Begin Stored data

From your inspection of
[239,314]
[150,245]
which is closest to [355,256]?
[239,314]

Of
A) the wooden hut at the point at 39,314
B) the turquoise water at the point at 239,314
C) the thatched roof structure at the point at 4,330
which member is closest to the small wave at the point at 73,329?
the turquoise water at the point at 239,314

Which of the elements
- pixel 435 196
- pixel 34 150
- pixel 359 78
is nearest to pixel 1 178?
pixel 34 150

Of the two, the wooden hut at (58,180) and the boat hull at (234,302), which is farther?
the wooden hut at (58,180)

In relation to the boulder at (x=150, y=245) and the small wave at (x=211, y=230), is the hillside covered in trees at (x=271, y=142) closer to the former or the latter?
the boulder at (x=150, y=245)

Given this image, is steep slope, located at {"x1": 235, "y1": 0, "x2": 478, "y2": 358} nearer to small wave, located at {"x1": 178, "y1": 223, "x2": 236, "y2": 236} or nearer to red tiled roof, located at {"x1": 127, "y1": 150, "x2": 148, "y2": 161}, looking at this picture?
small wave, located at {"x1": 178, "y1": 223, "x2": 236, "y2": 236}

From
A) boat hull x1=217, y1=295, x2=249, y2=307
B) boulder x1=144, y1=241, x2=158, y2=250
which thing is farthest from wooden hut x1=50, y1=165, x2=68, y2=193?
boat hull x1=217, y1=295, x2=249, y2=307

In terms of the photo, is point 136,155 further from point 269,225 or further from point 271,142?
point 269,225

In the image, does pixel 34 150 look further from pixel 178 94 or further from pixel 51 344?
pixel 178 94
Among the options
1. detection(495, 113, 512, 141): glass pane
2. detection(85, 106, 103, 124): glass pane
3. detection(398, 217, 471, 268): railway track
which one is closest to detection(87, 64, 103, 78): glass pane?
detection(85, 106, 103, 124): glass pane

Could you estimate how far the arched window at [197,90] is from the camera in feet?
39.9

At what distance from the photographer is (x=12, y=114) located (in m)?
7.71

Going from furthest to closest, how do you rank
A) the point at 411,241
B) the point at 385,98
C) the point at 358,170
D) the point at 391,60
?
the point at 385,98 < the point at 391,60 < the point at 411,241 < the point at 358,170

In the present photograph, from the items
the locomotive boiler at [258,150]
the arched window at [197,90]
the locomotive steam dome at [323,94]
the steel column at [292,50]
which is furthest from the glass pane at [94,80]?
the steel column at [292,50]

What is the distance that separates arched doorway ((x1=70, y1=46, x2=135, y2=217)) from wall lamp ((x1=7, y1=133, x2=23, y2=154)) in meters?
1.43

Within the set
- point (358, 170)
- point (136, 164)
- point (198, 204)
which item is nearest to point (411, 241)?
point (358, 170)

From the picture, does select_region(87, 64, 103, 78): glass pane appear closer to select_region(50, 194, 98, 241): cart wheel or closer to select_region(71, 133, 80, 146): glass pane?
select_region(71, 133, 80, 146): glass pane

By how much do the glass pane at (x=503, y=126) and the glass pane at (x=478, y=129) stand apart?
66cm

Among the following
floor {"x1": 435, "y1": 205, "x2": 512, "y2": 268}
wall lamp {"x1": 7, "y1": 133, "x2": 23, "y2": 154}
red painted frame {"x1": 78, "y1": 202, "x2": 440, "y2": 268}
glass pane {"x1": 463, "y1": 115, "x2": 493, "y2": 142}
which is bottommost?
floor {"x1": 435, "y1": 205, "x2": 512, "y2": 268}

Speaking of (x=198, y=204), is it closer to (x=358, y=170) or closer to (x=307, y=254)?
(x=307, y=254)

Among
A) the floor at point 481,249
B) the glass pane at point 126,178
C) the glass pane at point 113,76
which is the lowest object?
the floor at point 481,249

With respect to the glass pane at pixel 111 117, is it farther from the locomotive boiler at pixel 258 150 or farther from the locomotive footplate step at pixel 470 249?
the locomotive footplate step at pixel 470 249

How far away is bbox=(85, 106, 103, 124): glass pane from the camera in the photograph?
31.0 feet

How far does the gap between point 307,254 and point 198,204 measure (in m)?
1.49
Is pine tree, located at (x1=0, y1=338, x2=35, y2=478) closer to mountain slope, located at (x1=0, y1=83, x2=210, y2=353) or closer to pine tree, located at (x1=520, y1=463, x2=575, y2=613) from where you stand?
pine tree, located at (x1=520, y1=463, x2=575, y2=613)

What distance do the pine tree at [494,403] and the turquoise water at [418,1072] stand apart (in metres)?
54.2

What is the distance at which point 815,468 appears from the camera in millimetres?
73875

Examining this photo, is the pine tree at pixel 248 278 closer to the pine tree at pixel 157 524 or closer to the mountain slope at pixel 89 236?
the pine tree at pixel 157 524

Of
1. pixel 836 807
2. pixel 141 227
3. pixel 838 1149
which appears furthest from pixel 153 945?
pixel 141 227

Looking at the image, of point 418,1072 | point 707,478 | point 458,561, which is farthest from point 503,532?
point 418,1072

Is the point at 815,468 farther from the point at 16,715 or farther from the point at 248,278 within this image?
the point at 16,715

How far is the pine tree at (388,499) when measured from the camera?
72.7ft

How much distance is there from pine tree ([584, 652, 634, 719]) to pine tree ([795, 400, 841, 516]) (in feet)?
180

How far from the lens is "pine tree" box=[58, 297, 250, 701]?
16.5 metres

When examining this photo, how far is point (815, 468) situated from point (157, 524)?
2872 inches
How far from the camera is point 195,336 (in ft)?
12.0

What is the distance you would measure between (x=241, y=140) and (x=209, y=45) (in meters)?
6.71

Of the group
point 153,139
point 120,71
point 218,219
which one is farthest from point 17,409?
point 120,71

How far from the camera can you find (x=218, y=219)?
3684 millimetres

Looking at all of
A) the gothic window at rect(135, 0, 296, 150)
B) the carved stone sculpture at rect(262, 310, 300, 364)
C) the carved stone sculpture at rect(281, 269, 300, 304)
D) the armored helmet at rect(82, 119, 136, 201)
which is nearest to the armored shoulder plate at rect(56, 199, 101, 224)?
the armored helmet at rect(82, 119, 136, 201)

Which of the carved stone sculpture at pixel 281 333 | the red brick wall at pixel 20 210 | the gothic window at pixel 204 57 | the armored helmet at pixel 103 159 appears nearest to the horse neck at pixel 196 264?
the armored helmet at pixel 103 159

End Stored data

• **Exercise task**
Copy all the records again, swapping "thatched roof structure" for "straw-roofed shelter" and keeping every other part the same.

• **Result of the exercise**
From your inspection of
[239,314]
[150,245]
which is closest to [355,256]?
[239,314]

Of
A) the wooden hut at the point at 39,314
B) the turquoise water at the point at 239,314
C) the straw-roofed shelter at the point at 4,330
which member is closest to the small wave at the point at 73,329?
the turquoise water at the point at 239,314

Which of the elements
- pixel 435 196
- pixel 34 150
- pixel 359 78
is nearest to pixel 1 178?
pixel 34 150

Of the two, the wooden hut at (58,180) and the boat hull at (234,302), which is farther?
the wooden hut at (58,180)

In relation to the boulder at (x=150, y=245) and the small wave at (x=211, y=230), is the hillside covered in trees at (x=271, y=142) closer to the former or the latter?
the boulder at (x=150, y=245)

Given this image, is steep slope, located at {"x1": 235, "y1": 0, "x2": 478, "y2": 358} nearer to small wave, located at {"x1": 178, "y1": 223, "x2": 236, "y2": 236} or nearer to red tiled roof, located at {"x1": 127, "y1": 150, "x2": 148, "y2": 161}, looking at this picture?
small wave, located at {"x1": 178, "y1": 223, "x2": 236, "y2": 236}

From
A) boat hull x1=217, y1=295, x2=249, y2=307
B) boulder x1=144, y1=241, x2=158, y2=250
which thing is farthest from wooden hut x1=50, y1=165, x2=68, y2=193?
boat hull x1=217, y1=295, x2=249, y2=307

In terms of the photo, is point 136,155 further from point 269,225 or further from point 271,142?
point 269,225

In the image, does pixel 34 150 look further from pixel 178 94 or further from pixel 51 344?
pixel 178 94
Among the options
1. detection(495, 113, 512, 141): glass pane
2. detection(85, 106, 103, 124): glass pane
3. detection(398, 217, 471, 268): railway track
which one is closest to detection(87, 64, 103, 78): glass pane?
detection(85, 106, 103, 124): glass pane

Could you estimate how far the arched window at [197,90] is from the camera in feet?
39.9

At what distance from the photographer is (x=12, y=114) located (in m)?
7.71

Going from furthest to closest, how do you rank
A) the point at 411,241
B) the point at 385,98
C) the point at 358,170
D) the point at 391,60
?
the point at 385,98 < the point at 391,60 < the point at 411,241 < the point at 358,170

In the present photograph, from the items
the locomotive boiler at [258,150]
the arched window at [197,90]
the locomotive steam dome at [323,94]
the steel column at [292,50]
which is furthest from the glass pane at [94,80]?
the steel column at [292,50]

What is the distance that separates arched doorway ((x1=70, y1=46, x2=135, y2=217)) from wall lamp ((x1=7, y1=133, x2=23, y2=154)) in meters?
1.43

Within the set
- point (358, 170)
- point (136, 164)
- point (198, 204)
which item is nearest to point (411, 241)?
point (358, 170)

From the picture, does select_region(87, 64, 103, 78): glass pane appear closer to select_region(50, 194, 98, 241): cart wheel or closer to select_region(71, 133, 80, 146): glass pane?
select_region(71, 133, 80, 146): glass pane

By how much do the glass pane at (x=503, y=126) and the glass pane at (x=478, y=129) stand apart?
66cm

Among the following
floor {"x1": 435, "y1": 205, "x2": 512, "y2": 268}
wall lamp {"x1": 7, "y1": 133, "x2": 23, "y2": 154}
red painted frame {"x1": 78, "y1": 202, "x2": 440, "y2": 268}
glass pane {"x1": 463, "y1": 115, "x2": 493, "y2": 142}
which is bottommost?
floor {"x1": 435, "y1": 205, "x2": 512, "y2": 268}

Speaking of (x=198, y=204), is it closer to (x=358, y=170) or closer to (x=307, y=254)?
(x=307, y=254)

Among
A) the floor at point 481,249
B) the glass pane at point 126,178
C) the glass pane at point 113,76
which is the lowest object?
the floor at point 481,249

With respect to the glass pane at pixel 111 117, is it farther from the locomotive boiler at pixel 258 150 or farther from the locomotive footplate step at pixel 470 249?
the locomotive footplate step at pixel 470 249

How far away is bbox=(85, 106, 103, 124): glass pane from the camera in the photograph?
31.0 feet

How far does the gap between point 307,254 and point 198,204 measure (in m)?
1.49
Is pine tree, located at (x1=0, y1=338, x2=35, y2=478) closer to mountain slope, located at (x1=0, y1=83, x2=210, y2=353) or closer to pine tree, located at (x1=520, y1=463, x2=575, y2=613) from where you stand?
pine tree, located at (x1=520, y1=463, x2=575, y2=613)

What distance do the pine tree at [494,403] and the turquoise water at [418,1072] stand apart (in metres)?
54.2

What is the distance at which point 815,468 appears from the camera in millimetres?
73875

Examining this photo, is the pine tree at pixel 248 278 closer to the pine tree at pixel 157 524 or closer to the mountain slope at pixel 89 236?
the pine tree at pixel 157 524

Of
1. pixel 836 807
2. pixel 141 227
3. pixel 838 1149
which appears furthest from pixel 153 945?
pixel 141 227

Looking at the image, of point 418,1072 | point 707,478 | point 458,561, which is farthest from point 503,532?
point 418,1072

Is the point at 815,468 farther from the point at 16,715 or farther from the point at 248,278 within this image?
the point at 16,715

How far is the pine tree at (388,499) when measured from the camera?
72.7ft

How much distance is there from pine tree ([584, 652, 634, 719]) to pine tree ([795, 400, 841, 516]) (in feet)?
180

How far from the lens is "pine tree" box=[58, 297, 250, 701]?
16.5 metres

When examining this photo, how far is point (815, 468) situated from point (157, 524)?
2872 inches
How far from the camera is point 195,336 (in ft)?
12.0

What is the distance you would measure between (x=241, y=140) and (x=209, y=45) (in meters)?
6.71

Of the group
point 153,139
point 120,71
point 218,219
which one is farthest from point 17,409?
point 120,71

How far from the camera can you find (x=218, y=219)?
3684 millimetres

Looking at all of
A) the gothic window at rect(135, 0, 296, 150)
B) the carved stone sculpture at rect(262, 310, 300, 364)
C) the carved stone sculpture at rect(281, 269, 300, 304)
D) the armored helmet at rect(82, 119, 136, 201)
which is nearest to the armored shoulder plate at rect(56, 199, 101, 224)?
the armored helmet at rect(82, 119, 136, 201)

Which of the carved stone sculpture at pixel 281 333 | the red brick wall at pixel 20 210 | the gothic window at pixel 204 57 | the armored helmet at pixel 103 159 appears nearest to the horse neck at pixel 196 264?
the armored helmet at pixel 103 159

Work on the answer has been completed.